TASK: Use ILtemperaturerange.py to plot the average energy and magnetisation for each temperature, with error bars, for an ${\displaystyle 8\times 8}$ lattice. Use your intuition and results from the script ILfinalframe.py to estimate how many cycles each simulation should be. The temperature range 0.25 to 5.0 is sufficient. Use as many temperature points as you feel necessary to illustrate the trend, but do not use a temperature spacing larger than 0.5. The NumPy function savetxt() stores your array of output data on disk — you will need it later. Save the file as 8x8.dat so that you know which lattice size it came from.

Using the modified code, the file ILtemperaturerange.py was ran on an 8x8 matrix between T=0.5 and T=5 with a step of T=0.02 for 10000 Montecarlo steps and the first 1000 steps of each temperature were excluded when calculating the averages. Figure 12 shows the result of the simulation and also included error bars of standard deviation.

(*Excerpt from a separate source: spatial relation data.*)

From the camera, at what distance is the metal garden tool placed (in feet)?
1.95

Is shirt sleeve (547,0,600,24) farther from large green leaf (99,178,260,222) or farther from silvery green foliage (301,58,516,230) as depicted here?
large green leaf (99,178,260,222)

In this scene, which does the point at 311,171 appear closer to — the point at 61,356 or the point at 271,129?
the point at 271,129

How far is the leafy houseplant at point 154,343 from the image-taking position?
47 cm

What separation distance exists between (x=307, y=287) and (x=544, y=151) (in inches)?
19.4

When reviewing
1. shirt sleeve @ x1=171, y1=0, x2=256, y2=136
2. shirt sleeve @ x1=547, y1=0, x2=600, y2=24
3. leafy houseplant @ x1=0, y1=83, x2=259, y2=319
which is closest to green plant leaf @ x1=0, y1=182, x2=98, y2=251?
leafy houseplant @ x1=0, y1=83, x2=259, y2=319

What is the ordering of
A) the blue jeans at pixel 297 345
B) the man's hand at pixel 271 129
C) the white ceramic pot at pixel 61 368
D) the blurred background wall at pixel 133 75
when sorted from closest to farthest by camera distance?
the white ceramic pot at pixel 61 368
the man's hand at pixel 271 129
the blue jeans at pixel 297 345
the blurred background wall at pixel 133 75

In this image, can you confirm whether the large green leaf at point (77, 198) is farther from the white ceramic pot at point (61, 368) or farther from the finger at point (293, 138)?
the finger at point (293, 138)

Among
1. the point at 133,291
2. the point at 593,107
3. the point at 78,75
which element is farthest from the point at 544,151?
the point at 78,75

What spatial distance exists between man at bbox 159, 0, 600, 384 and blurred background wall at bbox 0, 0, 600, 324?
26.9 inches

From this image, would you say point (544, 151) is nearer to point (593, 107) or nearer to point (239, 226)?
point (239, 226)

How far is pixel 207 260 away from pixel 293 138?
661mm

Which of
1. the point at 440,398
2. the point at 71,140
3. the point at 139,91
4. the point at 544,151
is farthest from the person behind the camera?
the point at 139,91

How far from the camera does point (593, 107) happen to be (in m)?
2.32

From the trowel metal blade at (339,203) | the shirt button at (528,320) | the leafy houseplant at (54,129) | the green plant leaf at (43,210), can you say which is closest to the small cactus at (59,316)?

Below is the source code for the script to produce the graph from CG1417IsingModelGraphs.ipynbː

data8x8=np.loadtxt('8x8.dat') #loads data
temps8x8=data8x8[:,0] #stores temperatures
energies8x8=data8x8[:,1] #stores average energy for each T
energysq8x8=data8x8[:,2] #stores average energy squared for each T
mag8x8=data8x8[:,3] #stores magnetisation for each T
magsq8x8=data8x8[:,4] #stores magnetisation squared for each T
stde8x8=data8x8[:,5] #edited ILtemperaturerange.py to record the standard deviation of the energy for each T
stdm8x8=data8x8[:,6] #edited ILtemperaturerange.py to record the standard deviation of the magnetisation for each T

fig = pl.figure()
enerax = fig.add_subplot(2,1,1)
enerax.set_ylabel("Energy per spin")
enerax.set_xlabel("Temperature")
enerax.set_ylim([-2.5, 0.5])
enerax.set_xlim([0.5,5.1])
magax = fig.add_subplot(2,1,2)
magax.set_ylabel("Magnetisation per spin")
magax.set_xlabel("Temperature")
magax.set_ylim([-2, 2])
magax.set_xlim([0.5,5.1])
enerax.errorbar(temps8x8, np.array(energies8x8)/64,yerr=np.divide(stde8x8,64),color='black',ecolor='teal',alpha=0.8) #plots energy per spin against T
magax.errorbar(temps8x8, np.array(mag8x8)/64,yerr=np.divide(stdm8x8,64),alpha=0.8,ecolor='salmon',color='black') #plots magnetisation per spin against T on separate graph
pl.savefig('8x8error.png',bbox_inches='tight') #saves figure
pl.show()

Section 6 - The effect of system size

TASK: Repeat the final task of the previous section for the following lattice sizes: 2x2, 4x4, 8x8, 16x16, 32x32. Make sure that you name each datafile that your produce after the corresponding lattice size! Write a Python script to make a plot showing the energy per spin versus temperature for each of your lattice sizes. Hint: the NumPy loadtxt function is the reverse of the savetxt function, and can be used to read your previously saved files into the script. Repeat this for the magnetisation. As before, use the plot controls to save your a PNG image of your plot and attach this to the report. How big a lattice do you think is big enough to capture the long range fluctuations?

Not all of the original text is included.